Spending Less at the Sub Shop

Even when working from home, where I could and did make my own sandwiches, I would often crave a veggie sub from a sandwich shop. This was good, in that my money helped keep three local family-owned sandwich shops in business. This was also bad, in that my money has long dreamt of remaining my money for more than a few days.

So, to satisfy my veggie sub craving at home, I found that it came down to ingredients and hassle:

  • Lettuce -- I very much dislike washing lettuce, and then the lettuce is wet from washing unless I was willing to expend paper towels blotting it dry. I found that Target sells a salad centrifuge for $3 (or spend $20 or more on fancier models elsewhere). Now I take a head of lettuce, rinse the pieces before tossing them into the centrifuge, then spin while adding more water, then spin fairly dry. Then the entire centrifuge goes into the fridge as a storage container so that I just have to grab a handful as needed.

  • Mayo -- The vegan-friendly Nasoya fake mayo just wasn't cutting it. I was craving deli mayo. I experimentally bought a small jar of Hellman's (aka Best Foods), and that solved the problem.

  • Bread -- Sometimes you just want a sub roll, and sometimes you want a wrap bread. Have them on hand, keep them in the fridge. (And don't buy the Trader Joe's Brown Rice Tortillas, because they shatter as much as they roll.)

  • Other perishable ingredients -- Like with lettuce, I tended to let ingredients spoil unused because using them was a hassle. So, I found ingredients, like cucumber and red pepper, for which I could greatly reduce the hassle.
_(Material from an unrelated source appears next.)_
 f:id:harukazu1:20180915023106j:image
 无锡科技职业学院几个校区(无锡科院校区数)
Cucumbers and red peppers, for example, just need a rinse and to be tossed into the fridge without a container. On-demand, you pull them out of the fridge, slice off the end into the garbage, slice some onto your sandwich (no dirtying of cutting board required), and then put the remainder back into the fridge. I had already been doing a similar thing with tomatoes, except tomatoes do still go into the little sealable Pyrex containers. An unused half of an avocado will keep up to a day in the fridge -- just cut in half, put the half with the seed into the fridge, and then later pop out the seed and shave off the surface that was exposed.

This is the extent of my bachelor cooking right now. I am sharing it for the benefit of anyone as cooking-challenged as myself.
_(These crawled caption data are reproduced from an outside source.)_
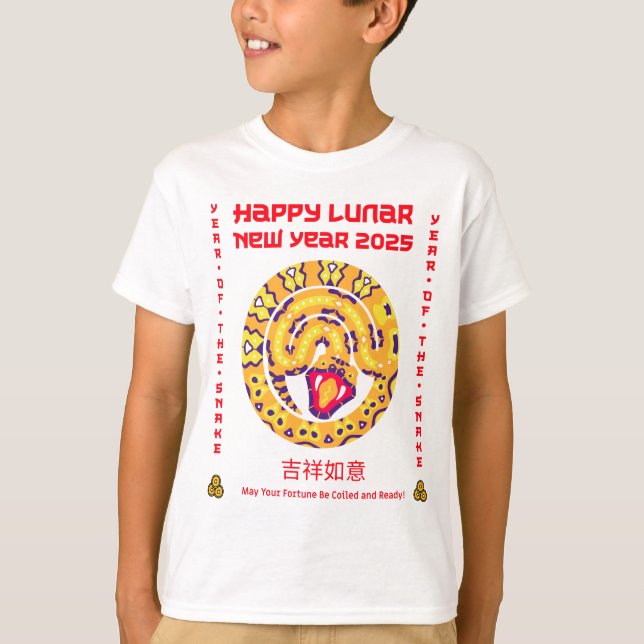 Camiseta Feliz Ano Novo Chinês 2025 (Frente)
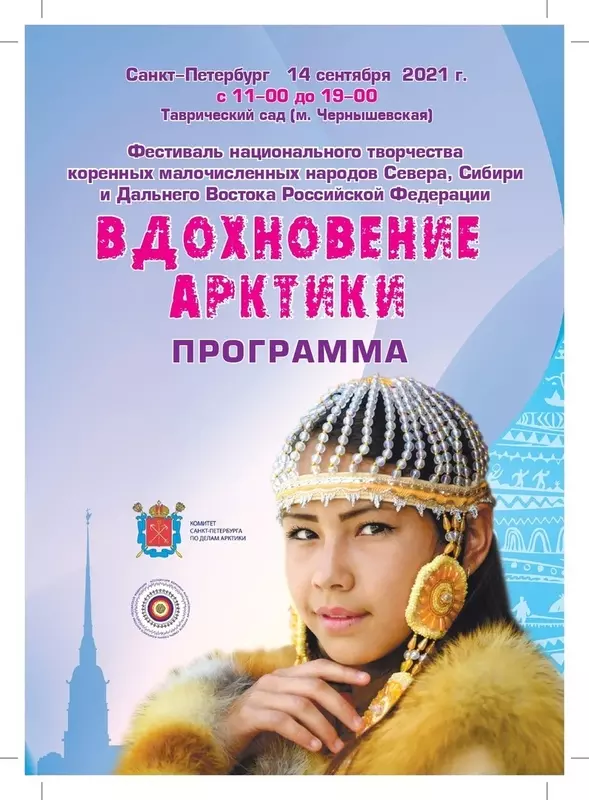 Фестиваль «Вдохновение Арктики»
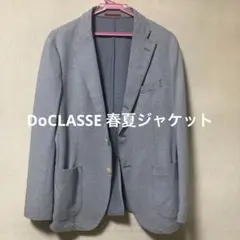 DoCLASSE メンズテーラードジャケット 春夏　TEIJIN 帝人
For more on my relationship with sandwiches, see 2009-05-16, and The Onion mocking me once again, 2009-06-30.

How Not To Pirate

 [graphic of stock photo of The Wire Complete Series boxed DVS set with superimposed image of stylized pirate flag with international NO symbol over it] Want to watch a TV series, but Netflix doesn't offer it on-demand, your local video store went out of business, and the Web sites offering episodes for online viewing work passably but look like they might not be legitimate?

If you want to confidently retain your pirate-free status, you can order the boxed DVD set, break the seal so it's no longer new, and maybe rub the discs a bit on the carpet to effect wear equivalent to use.

When you're done watching the series, the boxed set makes a handsome addition to your bookshelf, and you can give or loan it to friends, or even sell it as used, just like a normal legitimate boxed set, which it is.

Just don't tell anyone, or they might think you're a bit off.